▶ _TEXTE SOURCE_:
──────

La Malaisie censure un «moment gai» de «La belle et la bête»

Des écriteaux placardés dans les chaînes de cinémas à Kuala Lumpur indiquent que la diffusion du film a été «reportée jusqu’à nouvel ordre».
Photo: Manan Vatsyayana Agence France-Presse Des écriteaux placardés dans les chaînes de cinémas à Kuala Lumpur indiquent que la diffusion du film a été «reportée jusqu’à nouvel ordre».

Kuala Lumpur — Disney a reporté sine die la diffusion en Malaisie de son nouveau film La belle et la bête après que les autorités de ce pays d’Asie du Sud-Est à majorité musulmane ont censuré un « moment gai ».

Cette censure intervient une semaine après que la Russie a annoncé avoir interdit le long métrage aux moins de 16 ans, à l’appel d’un député ultra-conservateur réclamant que le film soit banni en raison de ce « moment gai ».

Le réalisateur du film Bill Condon a révélé récemment que La belle et la bête contenait « le premier moment exclusivement gai » dans l’histoire de Disney, même si des critiques qui l’ont vu en ont minimisé l’importance.

Le président du Conseil malaisien de la censure (LPF), Abdul Halim Abdul Hamid, a déclaré au quotidien The Star que le film avait été « autorisé… avec une censure mineure ».

La séquence coupée concerne un « moment gai » dans le film qui a été classé PG-13, signifiant un avertissement pour les moins de 13 ans en raison de certaines séquences qui peuvent être inappropriées, a-t-il ajouté.

Mais Disney s’est opposé à sa diffusion dans l’immédiat. Des écriteaux placardés dans les chaînes de cinémas à Kuala Lumpur indiquent que la diffusion du film a été « reportée jusqu’à nouvel ordre ».

La belle et la bête a également été critiqué à Singapour, pays voisin de la Malaisie, où le clergé chrétien a accusé Disney d’avoir dévié des « valeurs saines et dominantes ».

« Il est donc vivement conseillé aux parents de communiquer avec leurs enfants sur ce remake de La belle et la bête», a déclaré l’évêque Rennis Ponniah, président du Conseil national des églises de Singapour.

L’homosexualité est illégale en Malaisie et à Singapour, et passible de peines de prison dans les deux pays.

──────

(Éléments d'un jeu de données)

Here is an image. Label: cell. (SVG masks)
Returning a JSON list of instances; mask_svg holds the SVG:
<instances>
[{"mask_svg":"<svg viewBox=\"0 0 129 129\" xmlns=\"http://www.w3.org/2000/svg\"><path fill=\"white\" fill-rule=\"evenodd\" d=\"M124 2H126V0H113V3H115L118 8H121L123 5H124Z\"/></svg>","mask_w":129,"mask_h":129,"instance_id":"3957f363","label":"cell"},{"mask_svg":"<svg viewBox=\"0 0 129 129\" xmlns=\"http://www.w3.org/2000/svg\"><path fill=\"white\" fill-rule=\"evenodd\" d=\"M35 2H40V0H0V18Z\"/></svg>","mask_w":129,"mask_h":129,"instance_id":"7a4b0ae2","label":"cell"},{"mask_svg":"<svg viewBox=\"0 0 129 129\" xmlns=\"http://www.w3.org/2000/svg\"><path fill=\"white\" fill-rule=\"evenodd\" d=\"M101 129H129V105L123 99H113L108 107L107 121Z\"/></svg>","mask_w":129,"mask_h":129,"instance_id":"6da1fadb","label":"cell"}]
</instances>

──────

▶ _TRAVAIL DEMANDÉ_:
Recopiez sans rien changer le passage de l'article sur la censure du film en Malaisie, depuis « Cette censure intervient » jusqu'à « inappropriées, a-t-il ajouté. » inclus.

▶ _RÉSULTAT OBTENU_:
Cette censure intervient une semaine après que la Russie a annoncé avoir interdit le long métrage aux moins de 16 ans, à l’appel d’un député ultra-conservateur réclamant que le film soit banni en raison de ce « moment gai ».

Le réalisateur du film Bill Condon a révélé récemment que La belle et la bête contenait « le premier moment exclusivement gai » dans l’histoire de Disney, même si des critiques qui l’ont vu en ont minimisé l’importance.

Le président du Conseil malaisien de la censure (LPF), Abdul Halim Abdul Hamid, a déclaré au quotidien The Star que le film avait été « autorisé… avec une censure mineure ».

La séquence coupée concerne un « moment gai » dans le film qui a été classé PG-13, signifiant un avertissement pour les moins de 13 ans en raison de certaines séquences qui peuvent être inappropriées, a-t-il ajouté.